[start of DATASET ENTRIES]
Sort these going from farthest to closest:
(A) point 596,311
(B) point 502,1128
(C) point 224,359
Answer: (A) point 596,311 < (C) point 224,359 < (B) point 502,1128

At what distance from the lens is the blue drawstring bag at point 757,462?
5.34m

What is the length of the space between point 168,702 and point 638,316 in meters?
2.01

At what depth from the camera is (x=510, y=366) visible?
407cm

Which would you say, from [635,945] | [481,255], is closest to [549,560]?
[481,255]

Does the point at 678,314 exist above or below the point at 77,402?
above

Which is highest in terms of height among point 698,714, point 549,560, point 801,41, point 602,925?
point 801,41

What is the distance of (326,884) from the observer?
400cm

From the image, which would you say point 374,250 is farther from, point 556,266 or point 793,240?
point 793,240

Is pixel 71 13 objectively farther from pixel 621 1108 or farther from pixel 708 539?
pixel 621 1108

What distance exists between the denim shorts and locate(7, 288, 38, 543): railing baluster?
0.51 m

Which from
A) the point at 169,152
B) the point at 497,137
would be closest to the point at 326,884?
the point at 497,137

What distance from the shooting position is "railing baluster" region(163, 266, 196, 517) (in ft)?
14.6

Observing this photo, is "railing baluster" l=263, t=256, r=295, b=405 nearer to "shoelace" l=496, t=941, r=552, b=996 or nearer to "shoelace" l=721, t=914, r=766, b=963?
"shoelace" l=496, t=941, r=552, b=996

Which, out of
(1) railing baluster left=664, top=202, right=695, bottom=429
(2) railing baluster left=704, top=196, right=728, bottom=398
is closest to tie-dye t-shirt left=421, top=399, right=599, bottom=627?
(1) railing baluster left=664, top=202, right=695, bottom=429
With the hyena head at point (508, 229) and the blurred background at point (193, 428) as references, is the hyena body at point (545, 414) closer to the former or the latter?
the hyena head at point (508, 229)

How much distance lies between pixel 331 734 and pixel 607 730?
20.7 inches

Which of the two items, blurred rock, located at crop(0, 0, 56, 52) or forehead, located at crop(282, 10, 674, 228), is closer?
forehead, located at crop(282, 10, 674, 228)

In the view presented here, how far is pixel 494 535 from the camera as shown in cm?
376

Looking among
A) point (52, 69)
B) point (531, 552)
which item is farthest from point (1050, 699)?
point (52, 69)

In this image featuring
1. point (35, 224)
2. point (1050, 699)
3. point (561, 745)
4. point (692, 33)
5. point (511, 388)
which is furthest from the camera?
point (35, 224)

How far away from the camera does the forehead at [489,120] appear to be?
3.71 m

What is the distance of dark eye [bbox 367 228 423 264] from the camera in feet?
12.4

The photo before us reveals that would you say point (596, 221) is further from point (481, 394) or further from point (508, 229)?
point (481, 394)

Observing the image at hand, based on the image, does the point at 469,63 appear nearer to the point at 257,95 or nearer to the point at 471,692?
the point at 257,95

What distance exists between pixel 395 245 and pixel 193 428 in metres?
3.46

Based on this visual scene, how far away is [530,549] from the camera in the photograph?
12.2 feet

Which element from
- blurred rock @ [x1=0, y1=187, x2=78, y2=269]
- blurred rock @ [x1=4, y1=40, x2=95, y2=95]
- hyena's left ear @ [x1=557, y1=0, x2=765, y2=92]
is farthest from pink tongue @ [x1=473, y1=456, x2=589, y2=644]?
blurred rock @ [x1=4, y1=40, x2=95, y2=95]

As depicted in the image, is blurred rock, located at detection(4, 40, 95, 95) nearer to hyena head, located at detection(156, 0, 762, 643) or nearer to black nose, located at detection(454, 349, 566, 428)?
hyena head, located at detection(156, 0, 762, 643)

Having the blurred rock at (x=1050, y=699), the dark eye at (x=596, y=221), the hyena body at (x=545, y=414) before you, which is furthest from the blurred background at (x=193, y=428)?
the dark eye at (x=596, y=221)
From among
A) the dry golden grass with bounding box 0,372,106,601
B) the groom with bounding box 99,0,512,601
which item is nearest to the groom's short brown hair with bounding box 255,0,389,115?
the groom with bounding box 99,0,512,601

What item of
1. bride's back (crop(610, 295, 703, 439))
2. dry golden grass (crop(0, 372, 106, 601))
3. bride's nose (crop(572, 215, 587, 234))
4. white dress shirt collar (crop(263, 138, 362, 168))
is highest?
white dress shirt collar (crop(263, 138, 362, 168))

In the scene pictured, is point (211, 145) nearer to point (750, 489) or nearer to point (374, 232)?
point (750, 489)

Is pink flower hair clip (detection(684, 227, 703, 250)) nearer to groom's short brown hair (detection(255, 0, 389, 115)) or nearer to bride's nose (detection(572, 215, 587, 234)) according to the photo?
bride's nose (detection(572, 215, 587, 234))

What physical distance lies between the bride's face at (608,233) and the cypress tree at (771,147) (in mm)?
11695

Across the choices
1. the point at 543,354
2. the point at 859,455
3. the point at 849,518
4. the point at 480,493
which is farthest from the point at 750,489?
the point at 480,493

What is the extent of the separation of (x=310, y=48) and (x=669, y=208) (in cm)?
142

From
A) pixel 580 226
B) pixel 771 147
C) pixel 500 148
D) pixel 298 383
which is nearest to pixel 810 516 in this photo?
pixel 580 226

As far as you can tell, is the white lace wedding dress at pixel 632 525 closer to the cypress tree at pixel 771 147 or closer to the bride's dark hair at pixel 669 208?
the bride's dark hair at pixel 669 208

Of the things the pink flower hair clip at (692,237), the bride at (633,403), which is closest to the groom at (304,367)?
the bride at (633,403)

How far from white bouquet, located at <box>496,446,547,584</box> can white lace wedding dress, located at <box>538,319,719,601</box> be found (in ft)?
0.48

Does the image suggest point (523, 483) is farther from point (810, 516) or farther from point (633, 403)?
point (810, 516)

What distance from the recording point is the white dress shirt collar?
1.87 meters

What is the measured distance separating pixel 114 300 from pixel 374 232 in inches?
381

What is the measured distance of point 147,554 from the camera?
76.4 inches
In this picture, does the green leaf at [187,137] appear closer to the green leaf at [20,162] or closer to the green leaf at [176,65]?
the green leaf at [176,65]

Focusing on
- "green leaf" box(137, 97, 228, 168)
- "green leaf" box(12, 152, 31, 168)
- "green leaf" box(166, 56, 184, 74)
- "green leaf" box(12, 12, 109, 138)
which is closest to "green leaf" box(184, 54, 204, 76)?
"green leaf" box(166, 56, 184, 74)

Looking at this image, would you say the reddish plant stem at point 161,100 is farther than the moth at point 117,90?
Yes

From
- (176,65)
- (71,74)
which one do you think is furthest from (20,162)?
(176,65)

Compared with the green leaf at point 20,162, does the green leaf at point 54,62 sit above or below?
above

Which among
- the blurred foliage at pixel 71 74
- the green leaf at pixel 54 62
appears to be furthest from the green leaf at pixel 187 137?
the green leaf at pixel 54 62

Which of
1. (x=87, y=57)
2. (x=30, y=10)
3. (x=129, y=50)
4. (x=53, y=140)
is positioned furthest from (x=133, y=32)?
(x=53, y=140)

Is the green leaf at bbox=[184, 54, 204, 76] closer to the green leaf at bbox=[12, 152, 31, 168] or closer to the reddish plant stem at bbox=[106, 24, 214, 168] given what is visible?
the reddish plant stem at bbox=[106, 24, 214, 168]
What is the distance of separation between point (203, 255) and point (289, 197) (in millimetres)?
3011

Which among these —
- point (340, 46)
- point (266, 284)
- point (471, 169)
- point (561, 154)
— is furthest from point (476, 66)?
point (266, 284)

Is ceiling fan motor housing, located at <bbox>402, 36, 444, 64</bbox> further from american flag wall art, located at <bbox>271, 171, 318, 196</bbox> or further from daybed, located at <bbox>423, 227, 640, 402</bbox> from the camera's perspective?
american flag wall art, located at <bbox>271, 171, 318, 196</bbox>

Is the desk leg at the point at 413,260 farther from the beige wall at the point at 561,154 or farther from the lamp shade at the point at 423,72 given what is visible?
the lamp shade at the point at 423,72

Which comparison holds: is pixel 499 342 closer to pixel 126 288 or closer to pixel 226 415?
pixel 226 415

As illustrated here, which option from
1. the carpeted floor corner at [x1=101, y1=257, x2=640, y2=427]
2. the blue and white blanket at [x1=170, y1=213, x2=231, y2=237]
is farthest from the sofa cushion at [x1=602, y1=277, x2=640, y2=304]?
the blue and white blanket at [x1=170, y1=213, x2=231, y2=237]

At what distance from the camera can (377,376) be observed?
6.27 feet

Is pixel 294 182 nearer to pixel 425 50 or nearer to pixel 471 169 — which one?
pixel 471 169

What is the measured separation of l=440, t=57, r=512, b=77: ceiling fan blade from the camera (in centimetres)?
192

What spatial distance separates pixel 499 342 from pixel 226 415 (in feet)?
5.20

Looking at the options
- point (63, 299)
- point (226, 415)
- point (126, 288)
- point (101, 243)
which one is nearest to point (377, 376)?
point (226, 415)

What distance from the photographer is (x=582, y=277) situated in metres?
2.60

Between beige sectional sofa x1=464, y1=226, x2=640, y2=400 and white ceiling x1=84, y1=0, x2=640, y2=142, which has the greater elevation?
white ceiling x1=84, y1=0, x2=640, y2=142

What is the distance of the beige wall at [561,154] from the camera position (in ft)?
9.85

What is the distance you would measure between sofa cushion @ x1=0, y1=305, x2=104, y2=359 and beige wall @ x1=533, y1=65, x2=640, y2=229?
[end of DATASET ENTRIES]
_INSTRUCTION_.
Copy out the lines from the line containing "At what distance from the camera" to the end of the listing above, without alteration.

_EXPECTED ANSWER_.
At what distance from the camera can (377,376) be observed?
6.27 feet

Is pixel 294 182 nearer to pixel 425 50 or nearer to pixel 471 169 — which one?
pixel 471 169

What is the measured separation of l=440, t=57, r=512, b=77: ceiling fan blade from the camera (in centimetres)?
192

What spatial distance separates pixel 499 342 from pixel 226 415 (in feet)?
5.20

Looking at the options
- point (63, 299)
- point (226, 415)
- point (126, 288)
- point (101, 243)
which one is nearest to point (377, 376)?
point (226, 415)

What distance from the photographer is (x=582, y=277) situated in metres?
2.60

Between beige sectional sofa x1=464, y1=226, x2=640, y2=400 and white ceiling x1=84, y1=0, x2=640, y2=142, which has the greater elevation?
white ceiling x1=84, y1=0, x2=640, y2=142

What is the distance of the beige wall at [561,154] from the camera position (in ft)?
9.85

What is the distance you would measure between sofa cushion @ x1=0, y1=305, x2=104, y2=359 and beige wall @ x1=533, y1=65, x2=640, y2=229?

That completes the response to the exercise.